None of those things feature in any problem I deal with on a daily basis, whatever language I use.

So for example today I dealt with a synchronization issue. This turned out to not be a code bug but a human misunderstanding of a protocol specification saga, which was not possible to code into a type system of any sort. The day before was a constraint network specification error. In both cases the code was entirely irrelevant to the problem.

Literally all I deal with are human problems.

My point is Rust doesn't help with these at all, however clever you get. It is no different to C, but C will give you a superset of vulnerabilities on top of that.

Fundamentally Rust solves no problems I have.

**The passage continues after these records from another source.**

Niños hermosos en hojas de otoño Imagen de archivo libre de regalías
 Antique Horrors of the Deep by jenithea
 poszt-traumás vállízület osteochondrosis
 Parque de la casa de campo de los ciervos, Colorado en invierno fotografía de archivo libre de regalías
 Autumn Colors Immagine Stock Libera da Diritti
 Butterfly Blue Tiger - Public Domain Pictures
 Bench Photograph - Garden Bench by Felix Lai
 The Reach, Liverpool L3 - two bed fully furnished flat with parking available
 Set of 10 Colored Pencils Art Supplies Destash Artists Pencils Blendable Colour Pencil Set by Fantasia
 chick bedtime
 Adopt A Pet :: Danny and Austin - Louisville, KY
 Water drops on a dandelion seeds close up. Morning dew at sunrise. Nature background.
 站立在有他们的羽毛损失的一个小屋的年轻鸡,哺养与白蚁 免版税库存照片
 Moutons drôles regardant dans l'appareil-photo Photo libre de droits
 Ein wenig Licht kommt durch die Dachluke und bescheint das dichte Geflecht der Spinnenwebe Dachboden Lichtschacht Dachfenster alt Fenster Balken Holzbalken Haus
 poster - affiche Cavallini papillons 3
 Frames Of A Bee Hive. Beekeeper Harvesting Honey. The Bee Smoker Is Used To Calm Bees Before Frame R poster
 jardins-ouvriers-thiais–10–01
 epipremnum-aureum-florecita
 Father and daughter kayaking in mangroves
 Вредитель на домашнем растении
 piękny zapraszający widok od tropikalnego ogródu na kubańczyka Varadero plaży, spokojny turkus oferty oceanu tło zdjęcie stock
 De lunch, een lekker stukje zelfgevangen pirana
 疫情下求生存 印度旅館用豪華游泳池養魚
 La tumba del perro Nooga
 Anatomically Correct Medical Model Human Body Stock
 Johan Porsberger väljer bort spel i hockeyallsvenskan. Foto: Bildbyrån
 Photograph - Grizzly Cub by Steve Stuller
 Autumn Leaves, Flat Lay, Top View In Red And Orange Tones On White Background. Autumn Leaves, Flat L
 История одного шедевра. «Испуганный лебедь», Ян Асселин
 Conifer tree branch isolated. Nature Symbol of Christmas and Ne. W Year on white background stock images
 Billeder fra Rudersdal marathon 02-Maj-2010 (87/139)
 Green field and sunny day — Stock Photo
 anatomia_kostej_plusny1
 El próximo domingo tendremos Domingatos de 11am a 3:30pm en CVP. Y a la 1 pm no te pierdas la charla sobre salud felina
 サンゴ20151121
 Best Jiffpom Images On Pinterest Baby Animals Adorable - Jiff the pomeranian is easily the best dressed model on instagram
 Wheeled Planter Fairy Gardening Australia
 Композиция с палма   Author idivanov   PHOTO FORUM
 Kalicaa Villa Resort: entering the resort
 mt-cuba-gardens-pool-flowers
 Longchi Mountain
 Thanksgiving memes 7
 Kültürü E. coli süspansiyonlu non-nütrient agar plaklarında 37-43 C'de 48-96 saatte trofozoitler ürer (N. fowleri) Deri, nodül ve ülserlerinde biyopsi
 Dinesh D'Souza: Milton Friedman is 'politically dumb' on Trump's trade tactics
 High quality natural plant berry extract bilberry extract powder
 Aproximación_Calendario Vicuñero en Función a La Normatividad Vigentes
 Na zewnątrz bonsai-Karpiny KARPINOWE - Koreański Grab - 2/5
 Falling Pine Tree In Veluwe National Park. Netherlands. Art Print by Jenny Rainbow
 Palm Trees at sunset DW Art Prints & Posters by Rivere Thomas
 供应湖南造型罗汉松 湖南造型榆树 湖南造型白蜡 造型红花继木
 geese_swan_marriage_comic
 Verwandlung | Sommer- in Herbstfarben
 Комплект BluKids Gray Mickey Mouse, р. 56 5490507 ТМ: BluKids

Because the problems that matter are human ones. We are too obsessed with the microscopic problems of programming languages and type systems and not concentrating on making quality software which is far more than just "Rust makes all my problems go away" because it doesn't. It kills a small class of problems which aren't relevant to a lot of domains.

(incidentally the problems above are implemented in a subset of c++)


> So for example today I dealt with a synchronization issue. This turned out to not be a code bug but a human misunderstanding of a protocol specification saga, which was not possible to code into a type system of any sort.

Maybe not in a reasonable language no, but there are advances in type systems that are making ever larger classes of behaviours encodable into types. For example, algebraic effects (can this function throw, call a remote service etc)

https://koka-lang.github.io/koka/doc/index.html

linear types (this method must be called only once etc)

https://ghc.gitlab.haskell.org/ghc/doc/users_guide/exts/line...

dependent typing (f(1) returning a different type from f(2), verifiable at compile time),

https://fstar-lang.org/index.html

Some of these features will eventually make it to “normal” PL. For example, Scala now has dependent types,

https://dotty.epfl.ch/docs/reference/new-types/match-types.h...

and Java can support linear type checking,

https://checkerframework.org/manual/#must-call-checker


> None of those things feature in any problem I deal with on a daily basis, whatever language I use.'

I run into those things nearly daily, so... ok then.


Do not feel bad friend, It's not you.. there is definitely inconsistencies here. Maybe they work on absolutely pristine perfect codebases.